[REBOL] Re: Parse: Restaring rule evaluation
From: greggirwin:mindspring at: 16-Nov-2001 11:45
Hi Robert,
<<
rules: [
rule1
| rule2
| rule3
| rul4 call rule5
]
;rule-x rule-y rule-z
rule5: [
rule51 rule5
| rule52 rule5
| rule53 rul5
]
Now: If parse starts with rules and rule2 can be satisifed it doesn't
continue
with rule3 but restarts with rule1. Why? >>
I don't know anything about how parse is implemented but...
Rules 1, 2, 3, and 4+5 are alternate rules. As soon as one of them is
matched, the parser doesn't need to evaluate the others (the alternates) to
proceed to the next rule.
If the alternation is the last rule in the grammar, it's done and doesn't
have to look at any more alternates.
If there are more rules it *may* go on to the next rule and continue trying
to match (e.g. trying rule-x rule-y rule-z if you had those in there, see
code above). If it fails then it can backtrack and try the next alternate
(e.g. rule2) and again continue to rule-x rule-y rule-z. Failing that it
backtracks and tries rule3...until it succeeds or runs out of alternates to
try. That's now an NFA engine works (someone please correct me if I'm
wrong). I don't think that's how parse works however.

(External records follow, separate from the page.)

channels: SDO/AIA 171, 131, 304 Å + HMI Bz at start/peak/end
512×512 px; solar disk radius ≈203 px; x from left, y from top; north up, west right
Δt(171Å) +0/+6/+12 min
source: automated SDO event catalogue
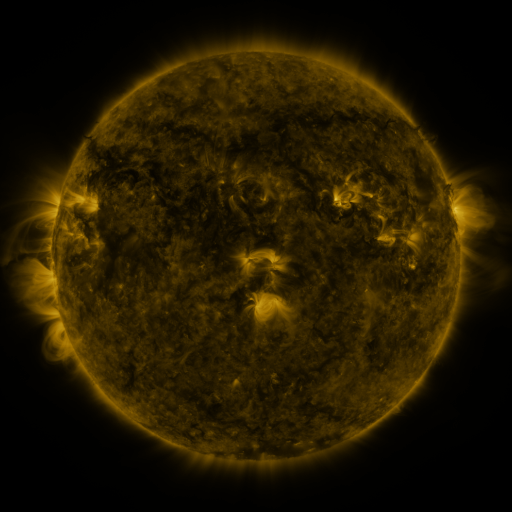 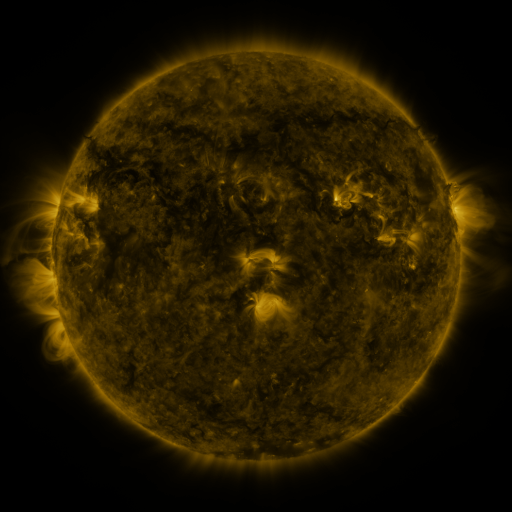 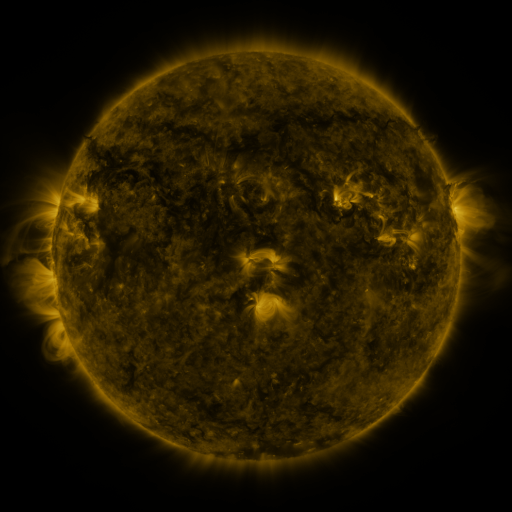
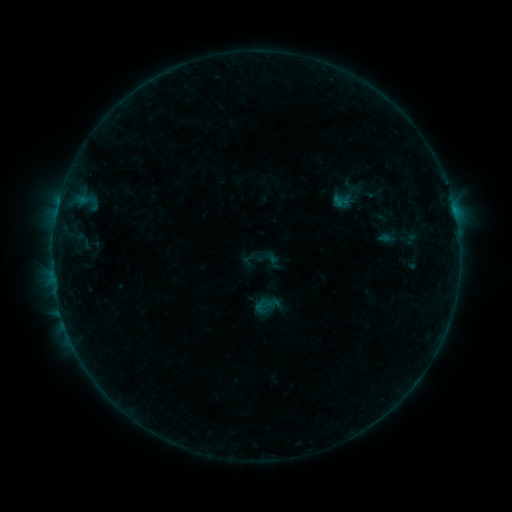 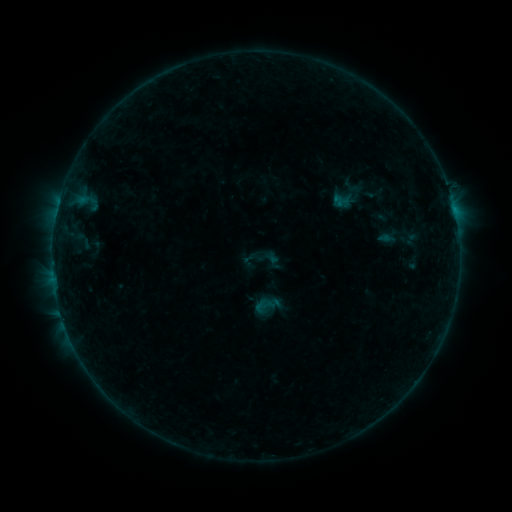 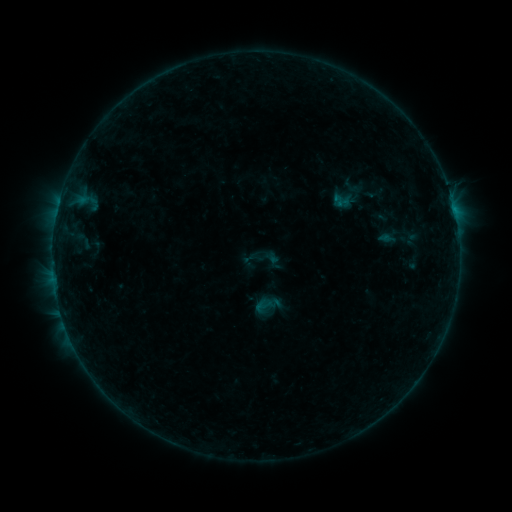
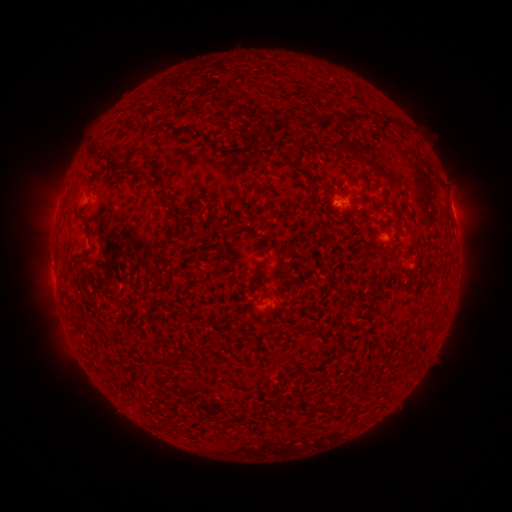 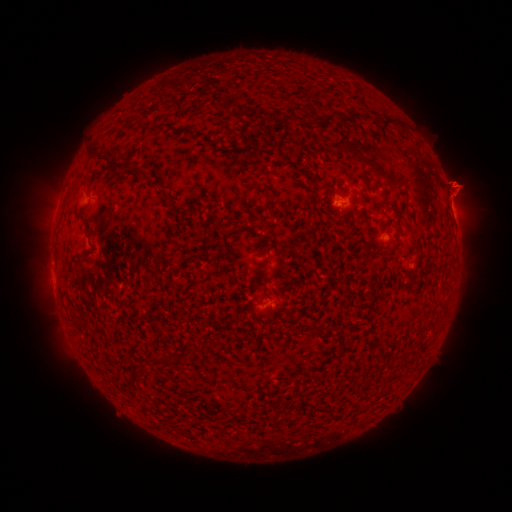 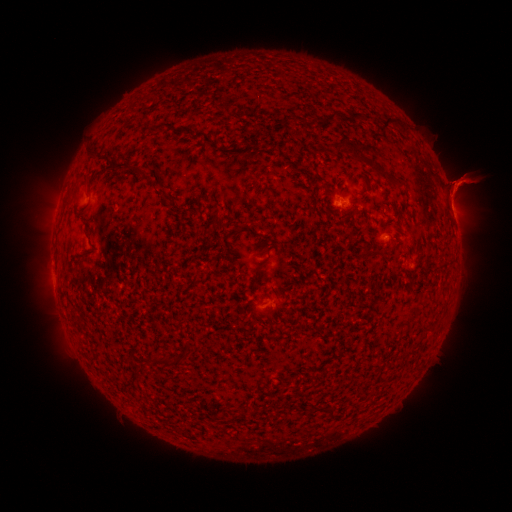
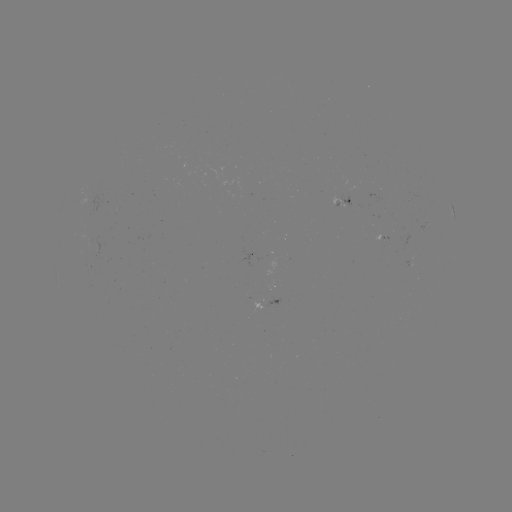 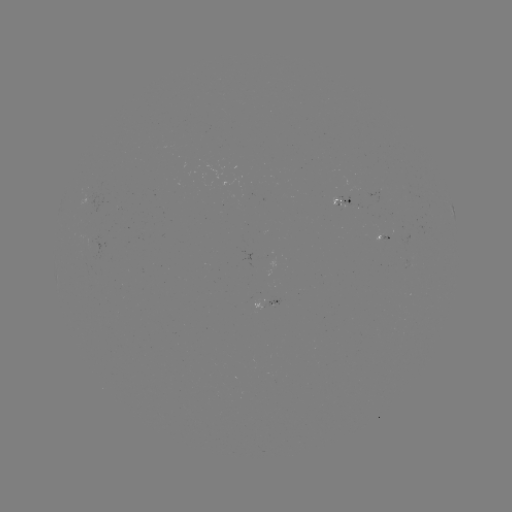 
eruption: <bbox>428, 158, 486, 216</bbox>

If it's a DFA engine (again, someone please correct me if I'm off base
here), it will try all the alernates before continuing on to the next rule.
As soon as it gets a match on any of the alternations, it goes on to the
next rule. The alternations are evaluated in the order they are declared and
are handled in a non-greedy manner. E.g.
>> parse [a b c d] [['a | 'a 'b | 'a 'b 'c] 'd to end]
== false
>> parse [a b c d] [['a 'b 'c | 'a 'b | 'a] 'd to end]
== true
That's how I think parse works (given my brief experience with it).
RT would have to tell us definitively whether parse is an NFA or DFA engine
and whether the operators are greedy or not, though we could probably figure
out the details with some experimentation.
--Gregg